→ What is needed
A partial copy is required: transcribe exactly the lines from the one containing "LEXUS LX-470 LED MIRROR COVER" through the last line below, without any pictures.

START Dataset content

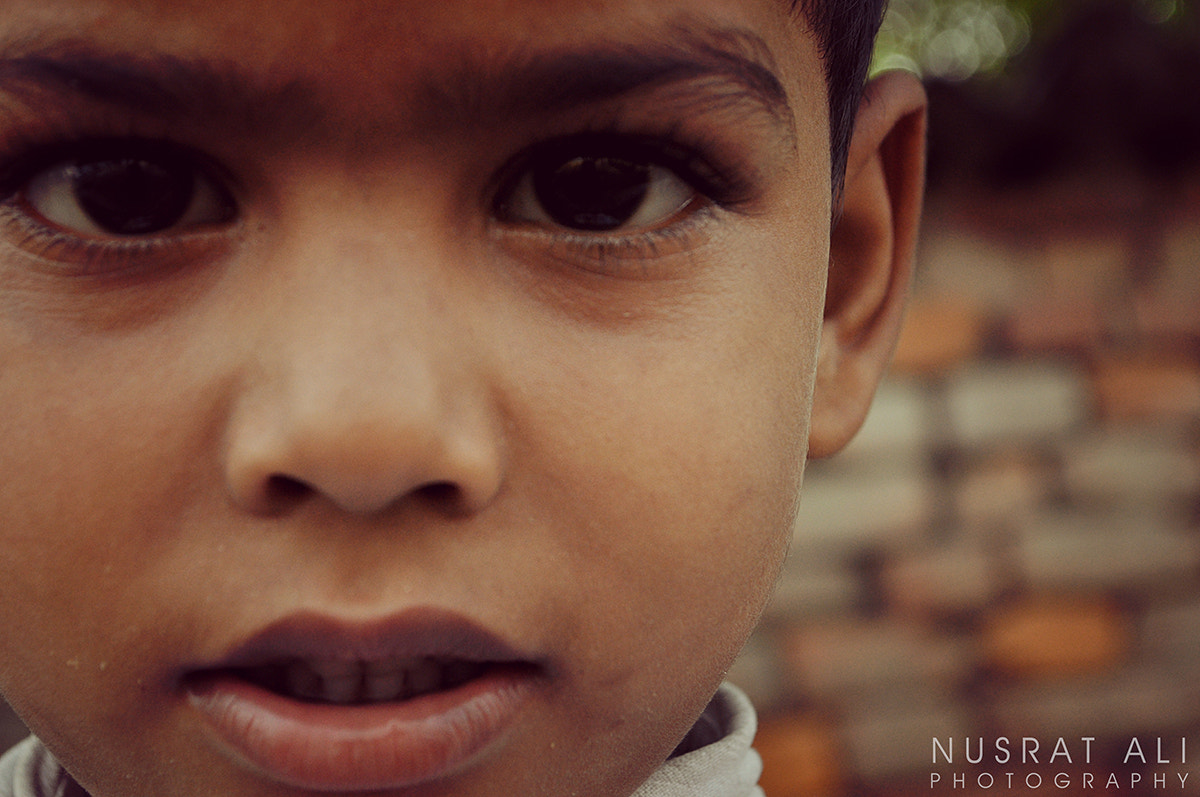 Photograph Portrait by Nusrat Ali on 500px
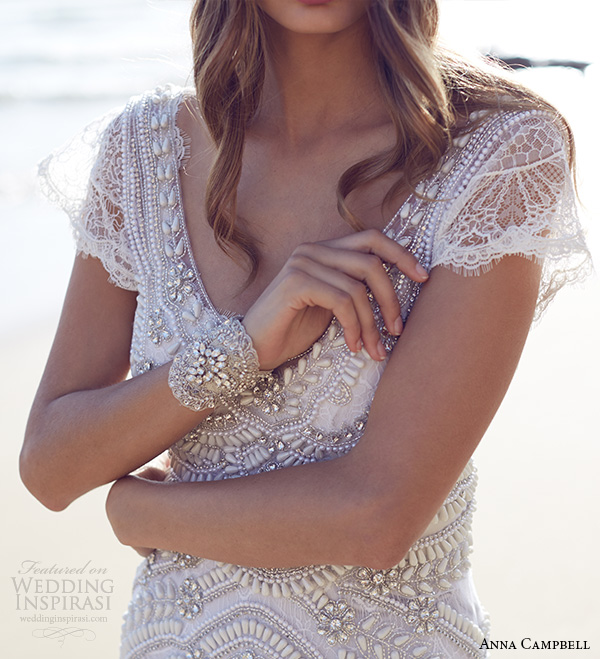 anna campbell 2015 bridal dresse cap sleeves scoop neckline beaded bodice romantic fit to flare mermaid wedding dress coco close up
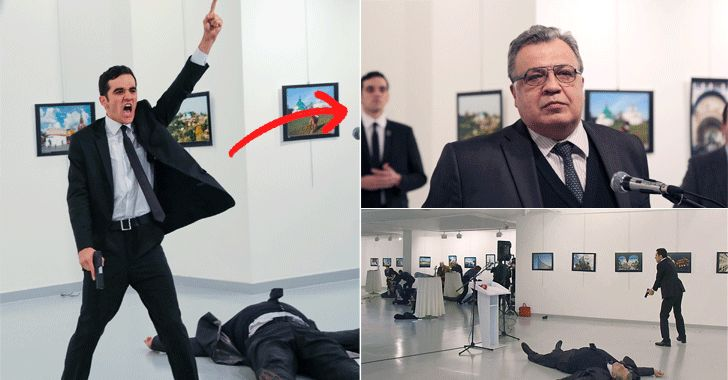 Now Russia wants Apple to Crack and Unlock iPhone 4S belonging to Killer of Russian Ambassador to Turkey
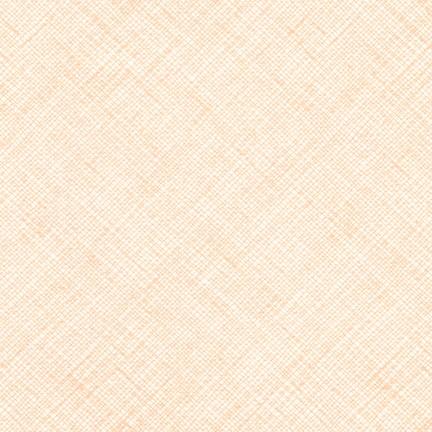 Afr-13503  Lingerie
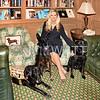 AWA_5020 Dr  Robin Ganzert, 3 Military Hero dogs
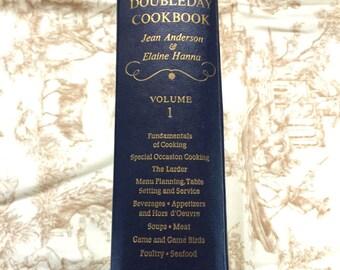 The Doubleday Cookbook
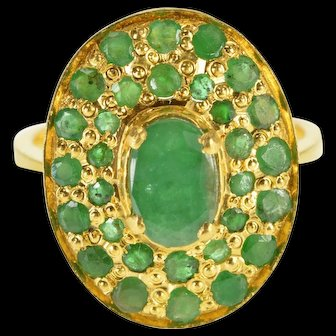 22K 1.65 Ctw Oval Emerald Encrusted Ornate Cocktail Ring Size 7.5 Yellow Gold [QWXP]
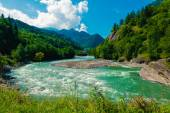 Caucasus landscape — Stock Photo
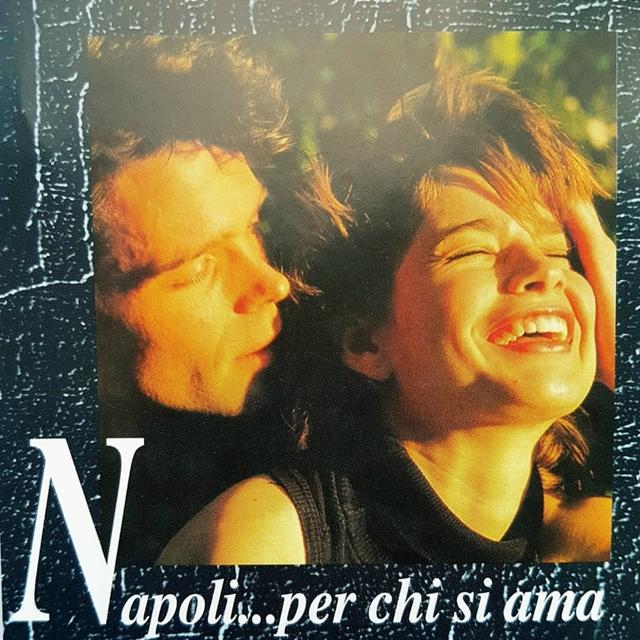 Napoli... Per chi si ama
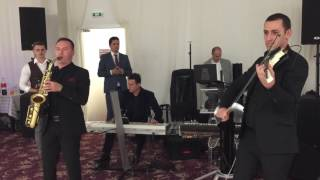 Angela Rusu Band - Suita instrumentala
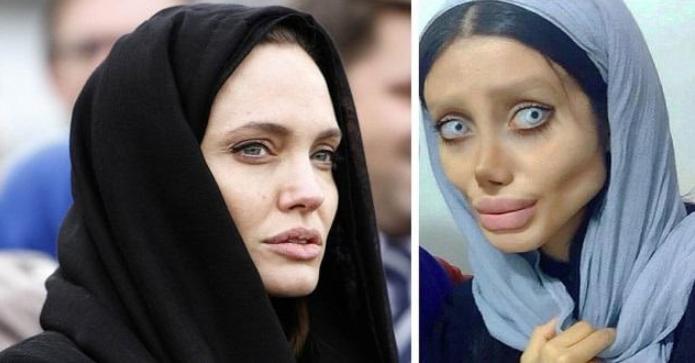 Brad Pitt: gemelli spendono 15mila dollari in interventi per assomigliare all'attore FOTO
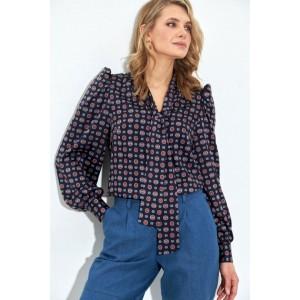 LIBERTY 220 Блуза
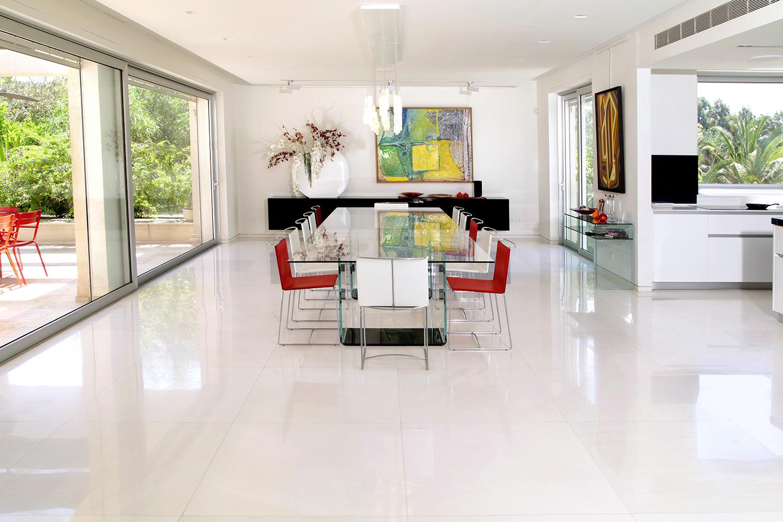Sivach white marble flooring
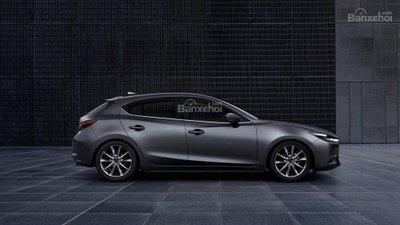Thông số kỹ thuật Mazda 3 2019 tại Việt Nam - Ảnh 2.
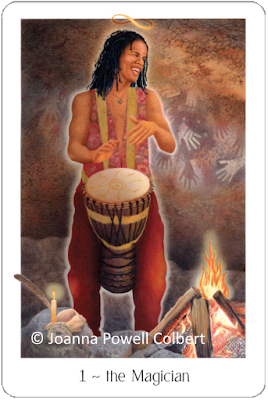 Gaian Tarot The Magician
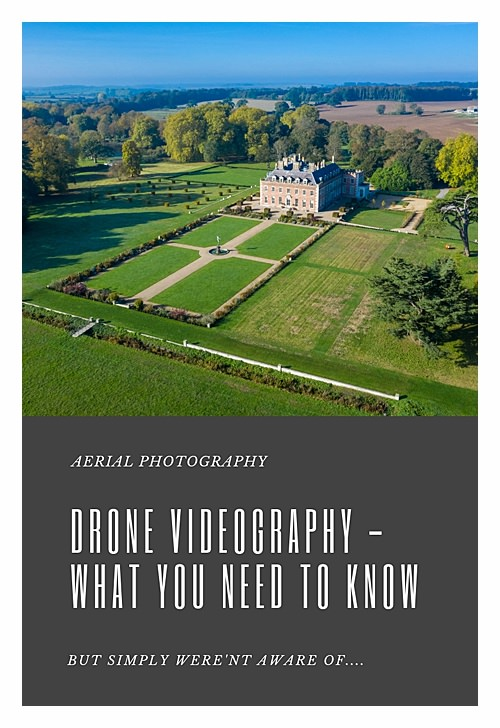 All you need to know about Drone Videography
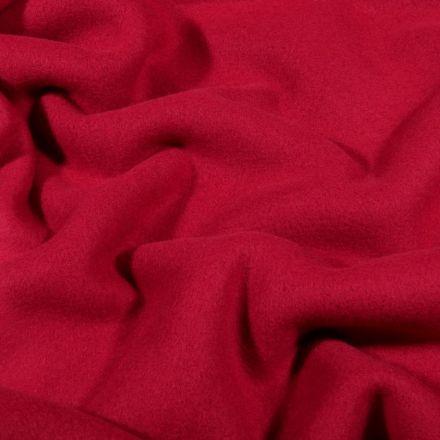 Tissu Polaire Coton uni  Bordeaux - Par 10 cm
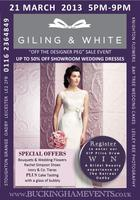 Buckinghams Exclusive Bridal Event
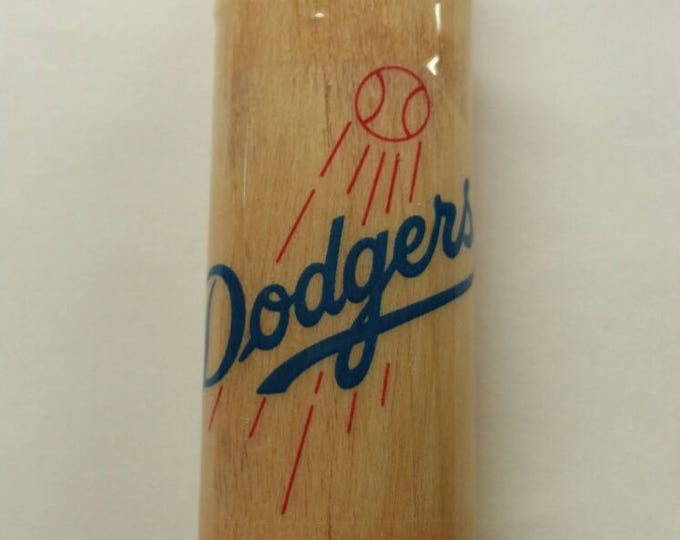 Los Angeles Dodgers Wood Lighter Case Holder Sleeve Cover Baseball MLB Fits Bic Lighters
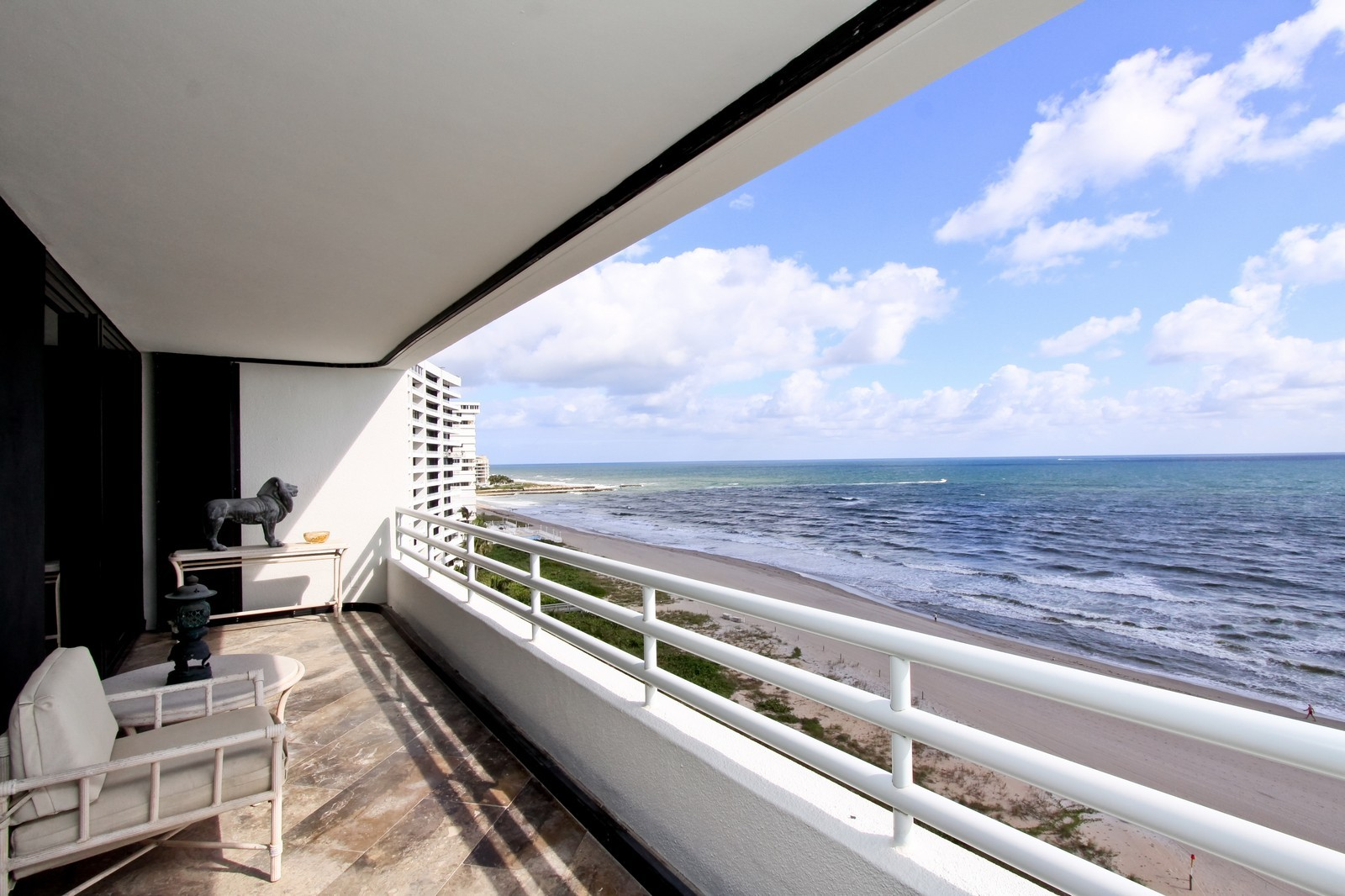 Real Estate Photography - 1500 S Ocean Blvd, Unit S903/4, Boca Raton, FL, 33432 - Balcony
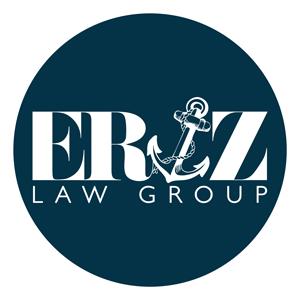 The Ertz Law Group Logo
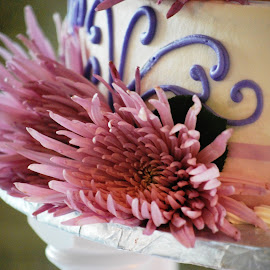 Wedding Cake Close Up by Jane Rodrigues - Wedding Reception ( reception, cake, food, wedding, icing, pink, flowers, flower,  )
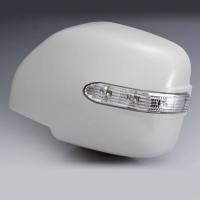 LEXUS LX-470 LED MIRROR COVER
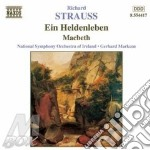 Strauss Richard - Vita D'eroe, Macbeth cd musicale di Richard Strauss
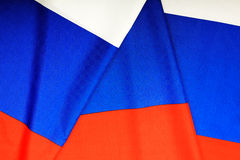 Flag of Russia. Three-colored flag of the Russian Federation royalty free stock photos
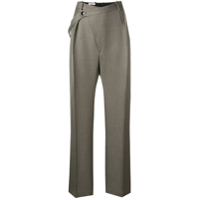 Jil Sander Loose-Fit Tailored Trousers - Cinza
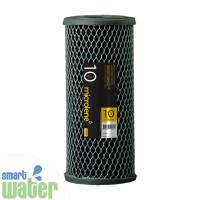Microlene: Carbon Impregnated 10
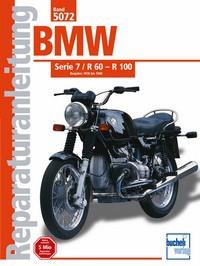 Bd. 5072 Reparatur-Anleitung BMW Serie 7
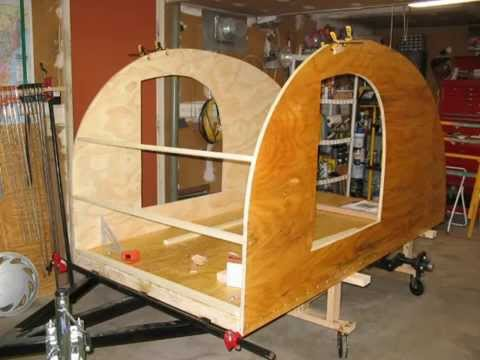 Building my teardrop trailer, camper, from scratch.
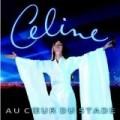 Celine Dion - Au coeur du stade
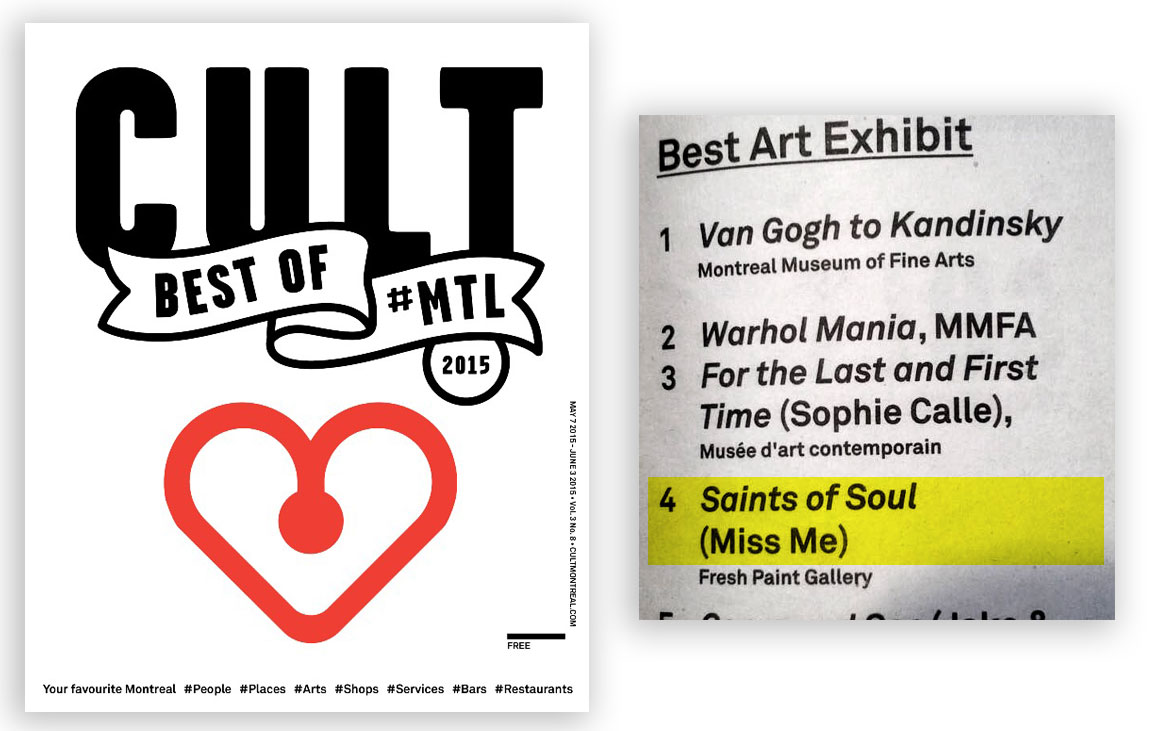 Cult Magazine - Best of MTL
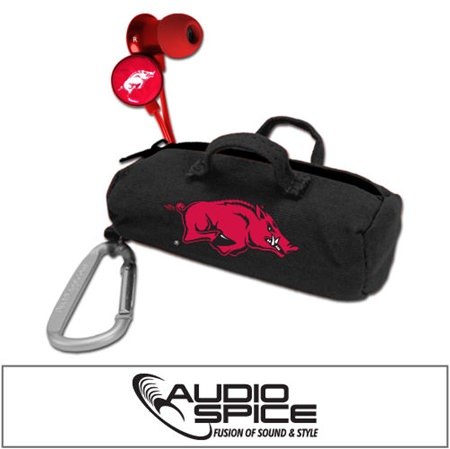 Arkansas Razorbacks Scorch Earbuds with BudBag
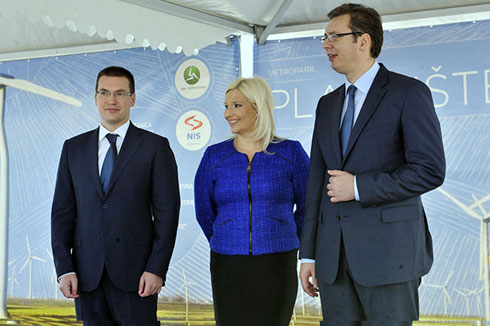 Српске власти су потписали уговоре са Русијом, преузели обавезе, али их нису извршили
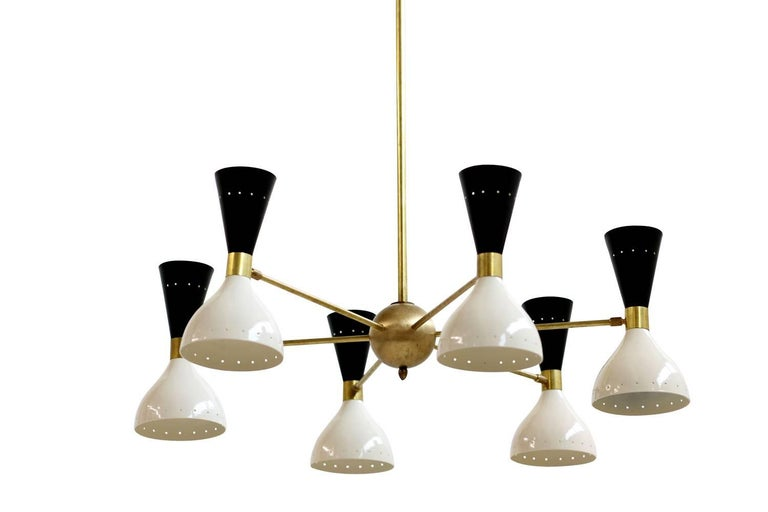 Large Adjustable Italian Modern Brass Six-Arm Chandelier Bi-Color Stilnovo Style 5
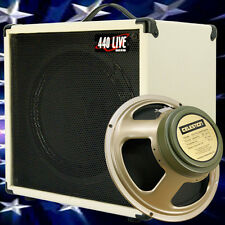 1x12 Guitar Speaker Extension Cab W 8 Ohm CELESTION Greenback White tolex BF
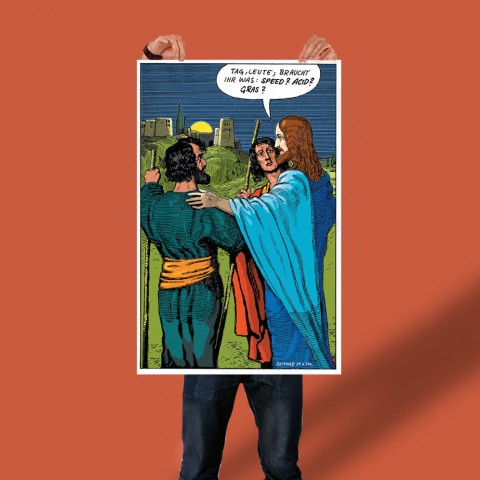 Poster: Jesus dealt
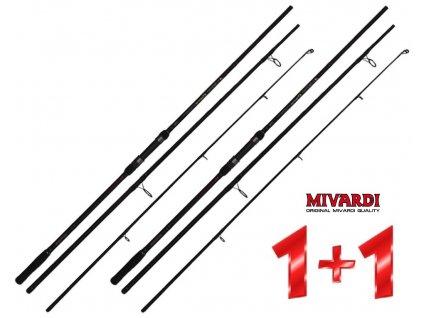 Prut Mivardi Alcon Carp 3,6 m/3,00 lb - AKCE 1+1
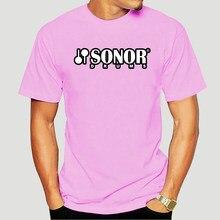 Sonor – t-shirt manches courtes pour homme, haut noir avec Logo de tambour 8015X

END Dataset content

→ Finished exercise
 LEXUS LX-470 LED MIRROR COVER
 Strauss Richard - Vita D'eroe, Macbeth cd musicale di Richard Strauss
 Flag of Russia. Three-colored flag of the Russian Federation royalty free stock photos
 Jil Sander Loose-Fit Tailored Trousers - Cinza
Microlene: Carbon Impregnated 10
 Bd. 5072 Reparatur-Anleitung BMW Serie 7
 Building my teardrop trailer, camper, from scratch.
 Celine Dion - Au coeur du stade
 Cult Magazine - Best of MTL
 Arkansas Razorbacks Scorch Earbuds with BudBag
 Српске власти су потписали уговоре са Русијом, преузели обавезе, али их нису извршили
 Large Adjustable Italian Modern Brass Six-Arm Chandelier Bi-Color Stilnovo Style 5
 1x12 Guitar Speaker Extension Cab W 8 Ohm CELESTION Greenback White tolex BF
 Poster: Jesus dealt
 Prut Mivardi Alcon Carp 3,6 m/3,00 lb - AKCE 1+1
 Sonor – t-shirt manches courtes pour homme, haut noir avec Logo de tambour 8015X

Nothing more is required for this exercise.